男声本来在正常叫她,结果话到一半莫名变了调,最后一个字就像是硬生生从嗓子眼里挤出来的。
凌贝雅身体一僵,溢到嘴边的脏话强行咽了回去。
她艰难的扯了扯嘴角,收敛起扭曲的表情,微笑转过头。
“骑士长有什么事吗?”
她勉强维持着体面的问。
指尖的痛觉还源源不断,她下意识将手藏在背后。
对面的男人也不知何时手已经紧紧握成拳头,手背上青筋爆起。
他的瞳孔里倒映出凌贝雅背着手的动作,额角跳了跳才深吸一口气说道。
“看来不管在什么地方,我都得随时随地贴身保护金尊玉贵的女皇陛下。”
他的话被风声卷进凌贝雅的耳中,语气听着没什么起伏。
“如果骑士长很有时间,我完全不介意。”
凌贝雅站在凉亭的台阶上,听到他的话微微挑了挑眉,才慢悠悠的说道。
大概是没想到凌贝雅不仅没对他的嘲讽生气,还借机戏弄他,塞希尔愈发的面无表情,看着她的眼神沉的宛若一潭死水。
凌贝雅并不在意他什么想法。
看他吃瘪,心情好的不行。
疼不疼的已经不在意了,同他对视笑的灿烂。
许久,塞希尔才磨了磨后槽牙,硬邦邦开口道。
“回程大概十五天左右,我拼尽全力让您安然无恙的抵达王城。”
他像是在正常秉报工作,但凌贝雅怎么会不知道他的目的。
“这不是你应该做的吗?”
凌贝雅干脆坐回凉亭的石椅上,两个手肘拄著桌面,双手交叠撑著下巴,饶有兴致的看着塞希尔表演。

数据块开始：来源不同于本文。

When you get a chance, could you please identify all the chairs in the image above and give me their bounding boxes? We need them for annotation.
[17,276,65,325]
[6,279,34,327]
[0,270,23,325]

“...能够觉醒血脉的魔法物品的确十分珍贵,等回去以后,我会补偿您的损失。”
塞希尔似是被她的态度弄得哽了哽,才继续往下说。
“哦,然后呢?”
凌贝雅视线扫过那根微微泛红的手指,刚才被锉到很痛,但并没有受伤,回话的语调漫不经心。
“女皇陛下如果愿意解除魔法,我给您补偿也算欠您一个人情,您可以向我提任何要求。”
他似乎终于拿出了自己的最终筹码,可凌贝雅却兴致缺缺。
“什么啊,好没意思。”
凌贝雅收回胳膊,身体往后靠了靠,说话间还打了个哈欠。
这场表演真是无聊。
“你的人情?听起来好像很珍贵,可我只要不解开魔法,你永远都要受限于我,要听我的话,这样比起来我简直亏死了。”
凌贝雅似是有些困扰的摇头皱眉,可眼底的戏谑清晰到两人隔着几米的距离,塞希尔都能看的一清二楚。
他的呼吸声霎时加重,似乎被她气的不行。
但....谁在意?
凌贝雅站起身,径直走下凉亭的台阶与他擦肩而过,轻飘飘的丢下一句话。
“你的价值对我来说暂时还是很高的,我怎么舍得放你走呢,骑士长大人。”
她的语调上扬,少女音听上去很甜,用的还是敬语,如果忽略掉话里的内容,简直和撒娇没区别。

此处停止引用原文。